# TV in the Bedroom



## jknightwi (Jul 23, 2008)

Good idea or not a good idea ?


----------



## that_girl (Jul 6, 2011)

Depends on what you want.

It has always been my view that the bedroom is for sleep and sex. Not even for arguing...

We had TV in our room for 5 months after I had surgery and was on bedrest and then the TV just stayed in there...and we realized our sexlife was almost gone.

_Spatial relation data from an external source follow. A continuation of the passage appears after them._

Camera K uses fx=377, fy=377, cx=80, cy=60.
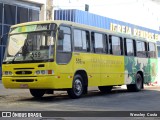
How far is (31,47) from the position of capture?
14617 millimetres

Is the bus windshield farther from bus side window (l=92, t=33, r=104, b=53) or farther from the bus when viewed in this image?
bus side window (l=92, t=33, r=104, b=53)

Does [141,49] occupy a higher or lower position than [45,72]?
higher

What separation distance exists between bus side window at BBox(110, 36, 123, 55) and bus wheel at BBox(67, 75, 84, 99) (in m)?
3.73

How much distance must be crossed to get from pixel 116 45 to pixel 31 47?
20.2 ft

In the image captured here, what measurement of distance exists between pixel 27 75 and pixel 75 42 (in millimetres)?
2535

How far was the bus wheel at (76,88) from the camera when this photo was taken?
606 inches

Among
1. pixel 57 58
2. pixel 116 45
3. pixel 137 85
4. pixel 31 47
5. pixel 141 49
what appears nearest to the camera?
pixel 57 58

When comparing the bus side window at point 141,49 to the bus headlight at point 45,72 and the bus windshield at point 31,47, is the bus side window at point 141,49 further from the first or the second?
the bus headlight at point 45,72

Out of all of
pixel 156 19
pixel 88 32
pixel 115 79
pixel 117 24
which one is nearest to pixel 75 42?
pixel 88 32

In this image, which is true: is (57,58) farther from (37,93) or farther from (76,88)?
(37,93)

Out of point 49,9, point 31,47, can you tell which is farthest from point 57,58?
point 49,9

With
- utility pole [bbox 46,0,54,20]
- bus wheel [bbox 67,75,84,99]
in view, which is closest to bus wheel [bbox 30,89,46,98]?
bus wheel [bbox 67,75,84,99]

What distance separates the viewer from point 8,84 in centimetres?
1493

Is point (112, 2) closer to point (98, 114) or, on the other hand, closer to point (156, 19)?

TV was put into the den next day.


----------



## HomeFrontDadAndMore (Sep 12, 2013)

jknightwi said:


> Good idea or not a good idea ?


HORRIBLE IDEA. Toss it and the laptops/pads out. It's an escape from one's S and if you're in a busy household (kids & work) it saps what ever remaining couple time there is.


----------



## jknightwi (Jul 23, 2008)

that_girl said:


> Depends on what you want.
> 
> It has always been my view that the bedroom is for sleep and sex. Not even for arguing...
> 
> ...


My significant other was in the same situation. Back surgery about 5 years ago and the TV was in her bedroom. She had another occurrence and another back surgery last year and now it is the norm that evenings are laying in bed watching TV and resting by 7 pm. She has another bigger TV in the living room but she never uses it. I live with her every other week because of my children from a divorce 3 years ago. If I move in permanently I am wondering how hard it is going to be getting that TV out of there.


----------



## PBear (Nov 16, 2010)

My STBXW used the "sleeping and sex" saying to me. That sounded fine. Till I realized one of those two slots was still available for use...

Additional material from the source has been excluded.